### What to work on
**A)** Answer from the mailing-list thread on the Flink serialization error:
(i) Which Flink version is the original poster running?
(ii) In which channel does the error message say the event was received?
(iii) Who posted the reply at the end?
**B)** Pick up the mailing-list thread on the Flink serialization error and write what follows its last line.

### Excerpt
..........
You are viewing a plain text version of this content. The canonical link for it is here.

Posted to user@flink.apache.org by "Newport, Billy" <Bi...@gs.com> on 2017/01/11 20:16:27 UTC

Received an event in channel 0 while still having data from a record

Anyone seen this before:

Caused by: java.io.IOException: Received an event in channel 0 while still having data from a record. This indicates broken serialization logic. If you are using custom serialization code (Writable or Value types), check their serialization routines. In the case of Kryo, check the respective Kryo serializer.
     at org.apache.flink.runtime.io.network.api.reader.AbstractRecordReader.getNextRecord(AbstractRecordReader.java:98)
     at org.apache.flink.runtime.io.network.api.reader.MutableRecordReader.next(MutableRecordReader.java:42)
     at org.apache.flink.runtime.operators.util.ReaderIterator.next(ReaderIterator.java:73)
     at org.apache.flink.runtime.operators.DataSinkTask.invoke(DataSinkTask.java:190)
     at org.apache.flink.runtime.taskmanager.Task.run(Task.java:642)
     at java.lang.Thread.run(Thread.java:745)


We're on 1.1.4 right now. We're reading parquet file using code like this:

           AvroParquetInputFormat<GenericRecord> inputFormat = new AvroParquetInputFormat<GenericRecord>();
           AvroParquetInputFormat.setAvroReadSchema(job, getMergeSchema(storeName, datasetName));

           // Get patch of input parquet file
           DatasetHdfsInfo info = getLastCompleteMergedDatasetHDFSInfo(storeName, datasetName);

           Path path = new Path(info.getRootDir());

           DataSet<Tuple2<Void, GenericRecord>> d = getExecutionEnvironment().readHadoopFile(inputFormat, Void.class, GenericRecord.class, path.toString(), job);

Re: Received an event in channel 0 while still having data from a record

Posted by Aljoscha Krettek <al...@apache.org>.
..........
### Dataset excerpt
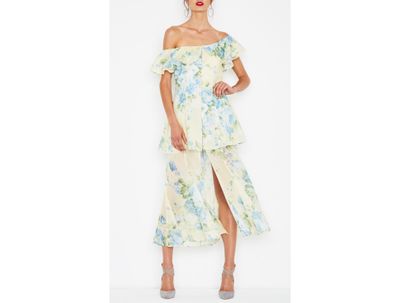 A breezy Melbourne Cup finish. Florals tick the box on the big day and the long skirt balances out the bare shoulders. Add a wide brim hat and you're in the starting gates.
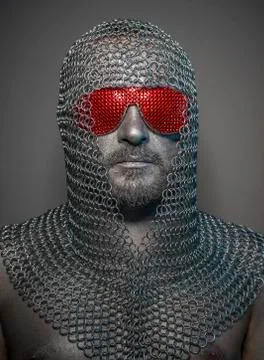 Network firewall, man with iron armor and red glasses, concept of protection  Stockfoto's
..........
### Expected outputs
**A)**
(i) 1.1.4
(ii) Channel 0
(iii) Aljoscha Krettek

**B)**
Hi Billy,
the stack trace seems to indicate that there is a problem at the point
where the data sink is trying to read the input elements so it doesn't seem
to be related to the source. Could you also post what sinks you have and
what the type of the input elements of these sinks are?

Cheers,
Aljoscha

On Thu, 12 Jan 2017 at 04:45 M. Dale <me...@yahoo.com> wrote:

> How were the Parquet files you are trying to read generated? Same version
> of libraries? I am successfully using the following Scala code to read
> Parquet files using the HadoopInputFormat wrapper. Maybe try that in Java?
>
> val hadoopInputFormat =
>   new HadoopInputFormat[Void, GenericRecord](new AvroParquetInputFormat, classOf[Void], classOf[GenericRecord], job)
>
> AvroParquetInputFormat.setAvroReadSchema(job, EventOnlyRecord.getClassSchema)
> //APIF extends ParquetInputFormat which extends FileInputFormat (FIP)//addInputPath is a static method on FIP.val inputPath = new Path(input)
> FileInputFormat.addInputPath(job, inputPath)
> val rawEvents: DataSet[(Void, GenericRecord)] = env.createInput(hadoopInputFormat)
>
> On 01/11/2017 03:16 PM, Newport, Billy wrote:
>
> Anyone seen this before:
>
>
>
> Caused by: *java.io.IOException*: Received an event in channel 0 while
> still having data from a record. This indicates broken serialization logic.
> If you are using custom serialization code (Writable or Value types), check
> their serialization routines. In the case of Kryo, check the respective
> Kryo serializer.
>
>      at
> org.apache.flink.runtime.io.network.api.reader.AbstractRecordReader.getNextRecord(
> *AbstractRecordReader.java:98*)
>
>      at
> org.apache.flink.runtime.io.network.api.reader.MutableRecordReader.next(
> *MutableRecordReader.java:42*)
>
>      at org.apache.flink.runtime.operators.util.ReaderIterator.next(
> *ReaderIterator.java:73*)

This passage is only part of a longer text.